Editorial
Est-ce la fin des légendes? |
Mai 2005 |
Les lieux d’Armorique que j’apprécie sont légions. Mais il en est un à qui je prête un statut tout particulier. Je ne sais pas si vous connaissez la forêt de Paimpont, mais vous avez sûrement entendu parler de la forêt de Brocéliande. Mais si... celle de Niniane (que l’on nomme aujourd’hui Viviane), celle de Lancelot et d’Yvain, dignes chevaliers d’Arthur. Et aussi de… Merlin, le Mage.
Un Mage est un Magicien. Attention, pas un illusionniste, pas
un empalmeur de pièces de monnaie, ni un scieur de demoiselles dans une boîte.

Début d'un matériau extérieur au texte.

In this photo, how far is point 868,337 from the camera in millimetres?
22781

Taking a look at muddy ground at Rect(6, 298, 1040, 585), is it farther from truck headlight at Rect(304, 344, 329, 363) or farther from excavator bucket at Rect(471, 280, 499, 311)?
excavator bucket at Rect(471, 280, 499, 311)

Non, rien de tout ça. Merlin ne joue pas avec le naturel, mais avec le
surnaturel. Celui-ci possède aussi ses règles, qui, comme celles de la physique
de la nature, permettent à l’initié d’en scruter et comprendre sa structure.
En occident, la religion perd ses sympathisants petit à
petit. Probablement parce qu’elle ne parvient pas à résoudre les problèmes bien
matérialistes du commun des mortels, les seuls qui importent, c’est bien connu.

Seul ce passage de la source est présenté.